So much for that argument

Greg Sargent is one of my favorite bloggers, because he makes good catches:

In a rational world, a new study that came out today on income equality would constitute a major blow to the GOP argument on the sequester.


The new study was performed by Thomas Hungerford of the non-partisan Congressional Research Service. Though the study is not a CRS product, Hungerford’s data is widely cited on both sides; he’s an impeccably objective analyst.


Here’s what Hungerford found: The single greatest driver of income inequality over a recent 15 year period was runaway income from capital gains and dividends.

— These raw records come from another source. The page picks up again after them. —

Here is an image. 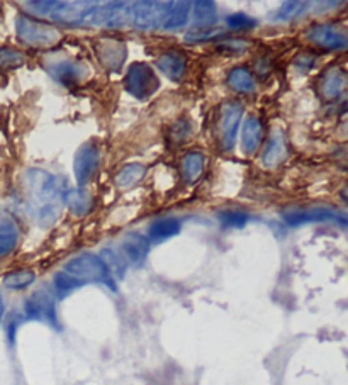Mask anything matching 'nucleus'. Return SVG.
<instances>
[{
  "label": "nucleus",
  "mask_w": 348,
  "mask_h": 385,
  "mask_svg": "<svg viewBox=\"0 0 348 385\" xmlns=\"http://www.w3.org/2000/svg\"><path fill=\"white\" fill-rule=\"evenodd\" d=\"M101 260L104 262V265L108 266L109 273H114L116 277H123L126 272V262L119 253L112 251V249H104L101 255Z\"/></svg>",
  "instance_id": "bb28decb"
},
{
  "label": "nucleus",
  "mask_w": 348,
  "mask_h": 385,
  "mask_svg": "<svg viewBox=\"0 0 348 385\" xmlns=\"http://www.w3.org/2000/svg\"><path fill=\"white\" fill-rule=\"evenodd\" d=\"M26 184L38 223L42 227L53 226L60 217V202L63 199L62 182L45 170L33 169L27 172Z\"/></svg>",
  "instance_id": "f257e3e1"
},
{
  "label": "nucleus",
  "mask_w": 348,
  "mask_h": 385,
  "mask_svg": "<svg viewBox=\"0 0 348 385\" xmlns=\"http://www.w3.org/2000/svg\"><path fill=\"white\" fill-rule=\"evenodd\" d=\"M306 39L318 48L330 49V51L348 49V31L335 23L312 24L306 31Z\"/></svg>",
  "instance_id": "20e7f679"
},
{
  "label": "nucleus",
  "mask_w": 348,
  "mask_h": 385,
  "mask_svg": "<svg viewBox=\"0 0 348 385\" xmlns=\"http://www.w3.org/2000/svg\"><path fill=\"white\" fill-rule=\"evenodd\" d=\"M95 55L99 62L109 71H117L123 69L127 58L126 45L114 38H102L95 42Z\"/></svg>",
  "instance_id": "1a4fd4ad"
},
{
  "label": "nucleus",
  "mask_w": 348,
  "mask_h": 385,
  "mask_svg": "<svg viewBox=\"0 0 348 385\" xmlns=\"http://www.w3.org/2000/svg\"><path fill=\"white\" fill-rule=\"evenodd\" d=\"M347 87V75L342 70L333 66L323 75L321 82H319V94L326 101H333V99L340 97Z\"/></svg>",
  "instance_id": "f8f14e48"
},
{
  "label": "nucleus",
  "mask_w": 348,
  "mask_h": 385,
  "mask_svg": "<svg viewBox=\"0 0 348 385\" xmlns=\"http://www.w3.org/2000/svg\"><path fill=\"white\" fill-rule=\"evenodd\" d=\"M34 280H36V273L33 270H16L3 277V287L10 290H23L33 285Z\"/></svg>",
  "instance_id": "5701e85b"
},
{
  "label": "nucleus",
  "mask_w": 348,
  "mask_h": 385,
  "mask_svg": "<svg viewBox=\"0 0 348 385\" xmlns=\"http://www.w3.org/2000/svg\"><path fill=\"white\" fill-rule=\"evenodd\" d=\"M284 221L289 226H303L312 223H335L348 229V214L332 208H311L290 210L284 214Z\"/></svg>",
  "instance_id": "423d86ee"
},
{
  "label": "nucleus",
  "mask_w": 348,
  "mask_h": 385,
  "mask_svg": "<svg viewBox=\"0 0 348 385\" xmlns=\"http://www.w3.org/2000/svg\"><path fill=\"white\" fill-rule=\"evenodd\" d=\"M3 317V301H2V294H0V323H2Z\"/></svg>",
  "instance_id": "72a5a7b5"
},
{
  "label": "nucleus",
  "mask_w": 348,
  "mask_h": 385,
  "mask_svg": "<svg viewBox=\"0 0 348 385\" xmlns=\"http://www.w3.org/2000/svg\"><path fill=\"white\" fill-rule=\"evenodd\" d=\"M194 19L201 26H211L216 23V3L212 2H195L194 3Z\"/></svg>",
  "instance_id": "a878e982"
},
{
  "label": "nucleus",
  "mask_w": 348,
  "mask_h": 385,
  "mask_svg": "<svg viewBox=\"0 0 348 385\" xmlns=\"http://www.w3.org/2000/svg\"><path fill=\"white\" fill-rule=\"evenodd\" d=\"M219 221L225 227H243L248 223V214L243 210H225L219 214Z\"/></svg>",
  "instance_id": "cd10ccee"
},
{
  "label": "nucleus",
  "mask_w": 348,
  "mask_h": 385,
  "mask_svg": "<svg viewBox=\"0 0 348 385\" xmlns=\"http://www.w3.org/2000/svg\"><path fill=\"white\" fill-rule=\"evenodd\" d=\"M63 272L75 279L80 285L87 284H102L111 287L112 290L116 288L112 275L109 273L108 266L101 260L99 255H92V253H80V255L73 256L63 266Z\"/></svg>",
  "instance_id": "f03ea898"
},
{
  "label": "nucleus",
  "mask_w": 348,
  "mask_h": 385,
  "mask_svg": "<svg viewBox=\"0 0 348 385\" xmlns=\"http://www.w3.org/2000/svg\"><path fill=\"white\" fill-rule=\"evenodd\" d=\"M345 127H347V131H348V121H347V124H345Z\"/></svg>",
  "instance_id": "f704fd0d"
},
{
  "label": "nucleus",
  "mask_w": 348,
  "mask_h": 385,
  "mask_svg": "<svg viewBox=\"0 0 348 385\" xmlns=\"http://www.w3.org/2000/svg\"><path fill=\"white\" fill-rule=\"evenodd\" d=\"M312 62H314V58L310 55H303V56H299V58L294 62V65L296 66H304V70H308V69H311V65H312Z\"/></svg>",
  "instance_id": "473e14b6"
},
{
  "label": "nucleus",
  "mask_w": 348,
  "mask_h": 385,
  "mask_svg": "<svg viewBox=\"0 0 348 385\" xmlns=\"http://www.w3.org/2000/svg\"><path fill=\"white\" fill-rule=\"evenodd\" d=\"M53 285H55V290L58 292L60 295H66L70 294L72 290H75V288L82 287L80 284L75 279H72L70 275H66L65 272H58L55 275V279H53Z\"/></svg>",
  "instance_id": "c756f323"
},
{
  "label": "nucleus",
  "mask_w": 348,
  "mask_h": 385,
  "mask_svg": "<svg viewBox=\"0 0 348 385\" xmlns=\"http://www.w3.org/2000/svg\"><path fill=\"white\" fill-rule=\"evenodd\" d=\"M173 136H179V134H182L180 136V140H184V138H187V134H189V123L187 121H180V123H177V126L173 127Z\"/></svg>",
  "instance_id": "2f4dec72"
},
{
  "label": "nucleus",
  "mask_w": 348,
  "mask_h": 385,
  "mask_svg": "<svg viewBox=\"0 0 348 385\" xmlns=\"http://www.w3.org/2000/svg\"><path fill=\"white\" fill-rule=\"evenodd\" d=\"M16 31L21 41L33 48H49L60 41L62 34L58 29L42 21L31 19L27 16H19L16 19Z\"/></svg>",
  "instance_id": "7ed1b4c3"
},
{
  "label": "nucleus",
  "mask_w": 348,
  "mask_h": 385,
  "mask_svg": "<svg viewBox=\"0 0 348 385\" xmlns=\"http://www.w3.org/2000/svg\"><path fill=\"white\" fill-rule=\"evenodd\" d=\"M226 23H228V26L233 27V29H250V27L257 26V21L240 12L229 16L228 19H226Z\"/></svg>",
  "instance_id": "7c9ffc66"
},
{
  "label": "nucleus",
  "mask_w": 348,
  "mask_h": 385,
  "mask_svg": "<svg viewBox=\"0 0 348 385\" xmlns=\"http://www.w3.org/2000/svg\"><path fill=\"white\" fill-rule=\"evenodd\" d=\"M63 204L73 216H87L94 208V195L84 188H72L63 194Z\"/></svg>",
  "instance_id": "2eb2a0df"
},
{
  "label": "nucleus",
  "mask_w": 348,
  "mask_h": 385,
  "mask_svg": "<svg viewBox=\"0 0 348 385\" xmlns=\"http://www.w3.org/2000/svg\"><path fill=\"white\" fill-rule=\"evenodd\" d=\"M311 7L310 2H286L282 3L279 10L275 12V19L277 21H293L296 17L303 16L304 12H308Z\"/></svg>",
  "instance_id": "b1692460"
},
{
  "label": "nucleus",
  "mask_w": 348,
  "mask_h": 385,
  "mask_svg": "<svg viewBox=\"0 0 348 385\" xmlns=\"http://www.w3.org/2000/svg\"><path fill=\"white\" fill-rule=\"evenodd\" d=\"M180 233V221L175 217H165L156 221L148 229V238L153 241H165Z\"/></svg>",
  "instance_id": "a211bd4d"
},
{
  "label": "nucleus",
  "mask_w": 348,
  "mask_h": 385,
  "mask_svg": "<svg viewBox=\"0 0 348 385\" xmlns=\"http://www.w3.org/2000/svg\"><path fill=\"white\" fill-rule=\"evenodd\" d=\"M228 85L236 92H251L255 87L253 75L243 66H236L228 73Z\"/></svg>",
  "instance_id": "4be33fe9"
},
{
  "label": "nucleus",
  "mask_w": 348,
  "mask_h": 385,
  "mask_svg": "<svg viewBox=\"0 0 348 385\" xmlns=\"http://www.w3.org/2000/svg\"><path fill=\"white\" fill-rule=\"evenodd\" d=\"M124 85H126V90L129 92L133 97L140 99V101H145V99L151 97L160 87V82L156 78L155 71L147 65V63H133L129 66L126 73V80H124Z\"/></svg>",
  "instance_id": "39448f33"
},
{
  "label": "nucleus",
  "mask_w": 348,
  "mask_h": 385,
  "mask_svg": "<svg viewBox=\"0 0 348 385\" xmlns=\"http://www.w3.org/2000/svg\"><path fill=\"white\" fill-rule=\"evenodd\" d=\"M145 173H147L145 165H141V163H127L117 172L116 185L121 188L133 187L145 177Z\"/></svg>",
  "instance_id": "6ab92c4d"
},
{
  "label": "nucleus",
  "mask_w": 348,
  "mask_h": 385,
  "mask_svg": "<svg viewBox=\"0 0 348 385\" xmlns=\"http://www.w3.org/2000/svg\"><path fill=\"white\" fill-rule=\"evenodd\" d=\"M262 136H264V127L258 117L250 116L243 124L241 129V148L248 155H253L262 145Z\"/></svg>",
  "instance_id": "4468645a"
},
{
  "label": "nucleus",
  "mask_w": 348,
  "mask_h": 385,
  "mask_svg": "<svg viewBox=\"0 0 348 385\" xmlns=\"http://www.w3.org/2000/svg\"><path fill=\"white\" fill-rule=\"evenodd\" d=\"M243 105L238 102H226L219 114V141L223 149H232L236 141L238 127H240Z\"/></svg>",
  "instance_id": "6e6552de"
},
{
  "label": "nucleus",
  "mask_w": 348,
  "mask_h": 385,
  "mask_svg": "<svg viewBox=\"0 0 348 385\" xmlns=\"http://www.w3.org/2000/svg\"><path fill=\"white\" fill-rule=\"evenodd\" d=\"M156 66L162 71L165 77H169L170 80H179L182 78V75L186 73L187 60L184 58L180 53L177 51H166L163 55H160V58L156 60Z\"/></svg>",
  "instance_id": "dca6fc26"
},
{
  "label": "nucleus",
  "mask_w": 348,
  "mask_h": 385,
  "mask_svg": "<svg viewBox=\"0 0 348 385\" xmlns=\"http://www.w3.org/2000/svg\"><path fill=\"white\" fill-rule=\"evenodd\" d=\"M99 162H101V155H99V149L94 145L80 146L75 155V163H73L78 185H85L94 177V173L99 169Z\"/></svg>",
  "instance_id": "9b49d317"
},
{
  "label": "nucleus",
  "mask_w": 348,
  "mask_h": 385,
  "mask_svg": "<svg viewBox=\"0 0 348 385\" xmlns=\"http://www.w3.org/2000/svg\"><path fill=\"white\" fill-rule=\"evenodd\" d=\"M19 233L14 224H0V256H5L16 248Z\"/></svg>",
  "instance_id": "393cba45"
},
{
  "label": "nucleus",
  "mask_w": 348,
  "mask_h": 385,
  "mask_svg": "<svg viewBox=\"0 0 348 385\" xmlns=\"http://www.w3.org/2000/svg\"><path fill=\"white\" fill-rule=\"evenodd\" d=\"M123 253L129 262L133 263H141L148 255V241L147 238L141 236V234L133 233L127 234L123 241Z\"/></svg>",
  "instance_id": "f3484780"
},
{
  "label": "nucleus",
  "mask_w": 348,
  "mask_h": 385,
  "mask_svg": "<svg viewBox=\"0 0 348 385\" xmlns=\"http://www.w3.org/2000/svg\"><path fill=\"white\" fill-rule=\"evenodd\" d=\"M24 55L17 49L12 48H0V70L12 69V66H19L24 63Z\"/></svg>",
  "instance_id": "c85d7f7f"
},
{
  "label": "nucleus",
  "mask_w": 348,
  "mask_h": 385,
  "mask_svg": "<svg viewBox=\"0 0 348 385\" xmlns=\"http://www.w3.org/2000/svg\"><path fill=\"white\" fill-rule=\"evenodd\" d=\"M202 170H204V156L201 153L192 151L187 153L184 156L182 162V172L184 177H186L187 184H194V182L199 180V177L202 175Z\"/></svg>",
  "instance_id": "aec40b11"
},
{
  "label": "nucleus",
  "mask_w": 348,
  "mask_h": 385,
  "mask_svg": "<svg viewBox=\"0 0 348 385\" xmlns=\"http://www.w3.org/2000/svg\"><path fill=\"white\" fill-rule=\"evenodd\" d=\"M192 3L190 2H170L169 19H166L165 29H179L189 19V12Z\"/></svg>",
  "instance_id": "412c9836"
},
{
  "label": "nucleus",
  "mask_w": 348,
  "mask_h": 385,
  "mask_svg": "<svg viewBox=\"0 0 348 385\" xmlns=\"http://www.w3.org/2000/svg\"><path fill=\"white\" fill-rule=\"evenodd\" d=\"M24 316L27 319L42 321V323H48L49 326L60 327L58 317H56L55 299L45 288L36 290L27 299L26 304H24Z\"/></svg>",
  "instance_id": "0eeeda50"
},
{
  "label": "nucleus",
  "mask_w": 348,
  "mask_h": 385,
  "mask_svg": "<svg viewBox=\"0 0 348 385\" xmlns=\"http://www.w3.org/2000/svg\"><path fill=\"white\" fill-rule=\"evenodd\" d=\"M48 71L55 80H58L63 85L80 84L88 77L90 70L85 63L72 62V60H58V62H49Z\"/></svg>",
  "instance_id": "9d476101"
},
{
  "label": "nucleus",
  "mask_w": 348,
  "mask_h": 385,
  "mask_svg": "<svg viewBox=\"0 0 348 385\" xmlns=\"http://www.w3.org/2000/svg\"><path fill=\"white\" fill-rule=\"evenodd\" d=\"M287 158V145H286V136L280 129H275L272 133L269 145L265 146L264 155H262V163L267 169H275L279 166L284 160Z\"/></svg>",
  "instance_id": "ddd939ff"
}]
</instances>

This finding is directly relevant to the current debate, because Obama and Democrats want to offset the sequester in part by closing loopholes enjoyed by the wealthy, such as the one that keeps tax rates on capital gains and dividends low. Dems want to do this in order to prevent a scenario where the sequester is averted only by deep spending cuts to social programs that could hurt a whole lot of poor and middle class Americans. Republicans oppose closing any such loopholes and want to avert the sequester with only deep spending cuts.


Hungerford’s report, like all serious examinations of inequality, is very complicated. He looks at a bunch of recent data on inequality from the period from 1991-2006 — measured by the so-called “Gini index” — and calculates the degree to which various factors exacerbated it. Hungerford found that over that period, the rise in the Gini index (a story that’s been widely told elsewhere, one that’s largely been driven by the runaway wealth of the top one percent and top 0.1 percent) was driven mainly by the rise in capital gains and dividends income.

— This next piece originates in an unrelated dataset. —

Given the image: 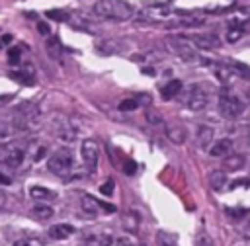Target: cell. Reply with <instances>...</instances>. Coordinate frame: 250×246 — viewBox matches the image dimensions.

“By far, the largest contributor to increasing income inequality (regardless of income inequality measure) was changes in income from capital gains and dividends,” the report concludes.


Or, as Hungerford put it in an interview with me: “The reason income inequality has been increasing has been the rising income going to the top one percent. Most of that has come in capital gains and dividends.”

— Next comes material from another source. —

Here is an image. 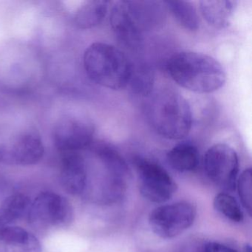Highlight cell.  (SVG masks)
<instances>
[{"instance_id":"cell-12","label":"cell","mask_w":252,"mask_h":252,"mask_svg":"<svg viewBox=\"0 0 252 252\" xmlns=\"http://www.w3.org/2000/svg\"><path fill=\"white\" fill-rule=\"evenodd\" d=\"M42 244L32 233L22 227L0 228V252H42Z\"/></svg>"},{"instance_id":"cell-11","label":"cell","mask_w":252,"mask_h":252,"mask_svg":"<svg viewBox=\"0 0 252 252\" xmlns=\"http://www.w3.org/2000/svg\"><path fill=\"white\" fill-rule=\"evenodd\" d=\"M60 180L63 189L72 195H81L86 191L88 166L80 152L62 153Z\"/></svg>"},{"instance_id":"cell-13","label":"cell","mask_w":252,"mask_h":252,"mask_svg":"<svg viewBox=\"0 0 252 252\" xmlns=\"http://www.w3.org/2000/svg\"><path fill=\"white\" fill-rule=\"evenodd\" d=\"M237 4L233 0H203L200 2V11L209 26L224 29L229 24Z\"/></svg>"},{"instance_id":"cell-22","label":"cell","mask_w":252,"mask_h":252,"mask_svg":"<svg viewBox=\"0 0 252 252\" xmlns=\"http://www.w3.org/2000/svg\"><path fill=\"white\" fill-rule=\"evenodd\" d=\"M192 252V251H185V252Z\"/></svg>"},{"instance_id":"cell-18","label":"cell","mask_w":252,"mask_h":252,"mask_svg":"<svg viewBox=\"0 0 252 252\" xmlns=\"http://www.w3.org/2000/svg\"><path fill=\"white\" fill-rule=\"evenodd\" d=\"M215 210L234 222L243 221L244 215L237 200L226 192L219 193L214 199Z\"/></svg>"},{"instance_id":"cell-6","label":"cell","mask_w":252,"mask_h":252,"mask_svg":"<svg viewBox=\"0 0 252 252\" xmlns=\"http://www.w3.org/2000/svg\"><path fill=\"white\" fill-rule=\"evenodd\" d=\"M29 224L39 231L64 228L73 222V209L70 202L54 191H42L32 202L27 215Z\"/></svg>"},{"instance_id":"cell-17","label":"cell","mask_w":252,"mask_h":252,"mask_svg":"<svg viewBox=\"0 0 252 252\" xmlns=\"http://www.w3.org/2000/svg\"><path fill=\"white\" fill-rule=\"evenodd\" d=\"M163 4L180 25L190 32H196L200 27L197 10L189 1H165Z\"/></svg>"},{"instance_id":"cell-2","label":"cell","mask_w":252,"mask_h":252,"mask_svg":"<svg viewBox=\"0 0 252 252\" xmlns=\"http://www.w3.org/2000/svg\"><path fill=\"white\" fill-rule=\"evenodd\" d=\"M167 70L179 86L197 94H211L225 85L226 74L213 57L200 53H177L167 63Z\"/></svg>"},{"instance_id":"cell-19","label":"cell","mask_w":252,"mask_h":252,"mask_svg":"<svg viewBox=\"0 0 252 252\" xmlns=\"http://www.w3.org/2000/svg\"><path fill=\"white\" fill-rule=\"evenodd\" d=\"M154 76L149 67L141 65L132 68V76L129 85L137 94L147 96L153 91Z\"/></svg>"},{"instance_id":"cell-8","label":"cell","mask_w":252,"mask_h":252,"mask_svg":"<svg viewBox=\"0 0 252 252\" xmlns=\"http://www.w3.org/2000/svg\"><path fill=\"white\" fill-rule=\"evenodd\" d=\"M141 195L149 201L163 203L176 193L178 185L167 171L158 163L144 158H135Z\"/></svg>"},{"instance_id":"cell-21","label":"cell","mask_w":252,"mask_h":252,"mask_svg":"<svg viewBox=\"0 0 252 252\" xmlns=\"http://www.w3.org/2000/svg\"><path fill=\"white\" fill-rule=\"evenodd\" d=\"M203 252H239L236 249L229 246H225L222 243L217 242H210L206 244L203 248Z\"/></svg>"},{"instance_id":"cell-16","label":"cell","mask_w":252,"mask_h":252,"mask_svg":"<svg viewBox=\"0 0 252 252\" xmlns=\"http://www.w3.org/2000/svg\"><path fill=\"white\" fill-rule=\"evenodd\" d=\"M32 202L29 196L22 193L6 197L0 204V228L27 216Z\"/></svg>"},{"instance_id":"cell-14","label":"cell","mask_w":252,"mask_h":252,"mask_svg":"<svg viewBox=\"0 0 252 252\" xmlns=\"http://www.w3.org/2000/svg\"><path fill=\"white\" fill-rule=\"evenodd\" d=\"M171 167L180 172H192L200 163V153L194 144L182 142L175 145L166 156Z\"/></svg>"},{"instance_id":"cell-9","label":"cell","mask_w":252,"mask_h":252,"mask_svg":"<svg viewBox=\"0 0 252 252\" xmlns=\"http://www.w3.org/2000/svg\"><path fill=\"white\" fill-rule=\"evenodd\" d=\"M203 166L208 178L215 185L227 191L235 189L240 163L232 147L221 143L209 147L203 158Z\"/></svg>"},{"instance_id":"cell-5","label":"cell","mask_w":252,"mask_h":252,"mask_svg":"<svg viewBox=\"0 0 252 252\" xmlns=\"http://www.w3.org/2000/svg\"><path fill=\"white\" fill-rule=\"evenodd\" d=\"M44 153L42 138L34 126L18 122L0 125V163L30 166L40 161Z\"/></svg>"},{"instance_id":"cell-1","label":"cell","mask_w":252,"mask_h":252,"mask_svg":"<svg viewBox=\"0 0 252 252\" xmlns=\"http://www.w3.org/2000/svg\"><path fill=\"white\" fill-rule=\"evenodd\" d=\"M144 112L152 128L166 139H183L191 130V107L187 99L173 90H153L146 96Z\"/></svg>"},{"instance_id":"cell-10","label":"cell","mask_w":252,"mask_h":252,"mask_svg":"<svg viewBox=\"0 0 252 252\" xmlns=\"http://www.w3.org/2000/svg\"><path fill=\"white\" fill-rule=\"evenodd\" d=\"M95 127L89 119L68 115L59 121L54 130L56 147L62 153L80 152L94 142Z\"/></svg>"},{"instance_id":"cell-7","label":"cell","mask_w":252,"mask_h":252,"mask_svg":"<svg viewBox=\"0 0 252 252\" xmlns=\"http://www.w3.org/2000/svg\"><path fill=\"white\" fill-rule=\"evenodd\" d=\"M197 209L191 203L180 201L162 205L153 209L149 224L156 235L172 239L187 231L194 223Z\"/></svg>"},{"instance_id":"cell-4","label":"cell","mask_w":252,"mask_h":252,"mask_svg":"<svg viewBox=\"0 0 252 252\" xmlns=\"http://www.w3.org/2000/svg\"><path fill=\"white\" fill-rule=\"evenodd\" d=\"M84 67L90 79L97 85L119 91L129 85L133 64L116 47L95 42L85 51Z\"/></svg>"},{"instance_id":"cell-20","label":"cell","mask_w":252,"mask_h":252,"mask_svg":"<svg viewBox=\"0 0 252 252\" xmlns=\"http://www.w3.org/2000/svg\"><path fill=\"white\" fill-rule=\"evenodd\" d=\"M236 185L238 191V195L241 201L242 206L247 211L249 215H252V169H246L242 172L237 178Z\"/></svg>"},{"instance_id":"cell-15","label":"cell","mask_w":252,"mask_h":252,"mask_svg":"<svg viewBox=\"0 0 252 252\" xmlns=\"http://www.w3.org/2000/svg\"><path fill=\"white\" fill-rule=\"evenodd\" d=\"M108 1L90 0L84 2L76 11L74 21L81 29H91L102 23L108 12Z\"/></svg>"},{"instance_id":"cell-3","label":"cell","mask_w":252,"mask_h":252,"mask_svg":"<svg viewBox=\"0 0 252 252\" xmlns=\"http://www.w3.org/2000/svg\"><path fill=\"white\" fill-rule=\"evenodd\" d=\"M160 2L151 1H119L110 11V23L118 39L126 48L136 51L146 32L163 20Z\"/></svg>"}]
</instances>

In other words, wealthy beneficiaries of low tax rates on capital gains and dividends are doing extremely well — and their runaway wealth is a major driver of income inequality. There’s a lot of that money out there that could be taxed as ordinary income — as Obama and Dems want — as a way to avert the sequester, which could badly damage the economy. Republicans oppose this.

6 thoughts on “So much for that argument

  1. We have two problems. 1)The lack of good paying jobs. 2)Wealth inequality. Our deficit “problem” can only be solved by adding more jobs to the economy. If we reduce unemployment by adding new jobs the deficit “problem” will solve itself. It won’t be solved by cutting spending or by increasing taxes. Ever. Income inequality can only be solved by a progressive income tax. The higher the income the greater the tax percentage on that income. A 70% tax rate on all incomes over $1 million dollars should do the trick. We need jobs and more jobs and far fewer Republicans and Capitalists.

  2. Sorry the Republicans only line of attack doesn’t wash. Carried interest has lain buried in Chuck Schummer’s committee forever and the Dem’s are in the majority. Favored treatment of capital gains and dividends is truly bi-partisan.

  3. Fuck ’em. Return the tax on unearned income, which is what we’re talking about here, to the 90% rate it was when REPUBLICANS first proposed it. These leeches didn’t DO anything to EARN their wealth, they bleed it from the 99.9% of us who actually work for a living. BTW, this 90% rate began the creation of the largest middle class and the strongest democracy in the world. Eat the Criminal Class!

  4. It’d be nice if they remember that it’s the total income that counts. A retired person who gets some dividends that supplement Social Security shouldn’t pay 90% tax on them.

    90% at $500,000 annual income, on the other hand, sounds about right.

  5. Steven Rattner, Obama’s Auto Czar, was on WNYC’s Brian Lehrer Show yesterday and, while he talked about the wealth transfer, lower income for the middle class, much lower purchasing power for the middle class over the past three decades, and long term unemployment, he said the vastly higher income for the top 5 to 1 Percenters was simply because the people who earn so much more are just so damn good they of course will accrue all the wealth!!

    He also said there’s too much worry about people without jobs (really, he said that), but more important is concern about income. That’s why college presidents’ incomes have increased 75% over those past decades. Lots of reasons, but, hey, it’s again because they’re so damn good. Winner take all mentality. He then said that since Brian Lehrer was such a good radio host, his income must have increased faster over the same time frame. (Not as much as Limbaugh’s, idiot.)

    He said Right to Work legislation will be brought to bear against public sector workers more and that the public, made up of people who have lost good paying jobs and that purchasing power, will more and more support pulling them down, to make public workers suffer because they are suffering.

    Good grief.

    Audio at the link, no transcript — but the segment is only about 14 minutes.

  6. News today is that a Pew survey finds younger people in the US are reducing their debt dramatically.

    Also, fewer of them buy cars or houses than previously.

    Good for them, not so good for the consumer based economy, eh?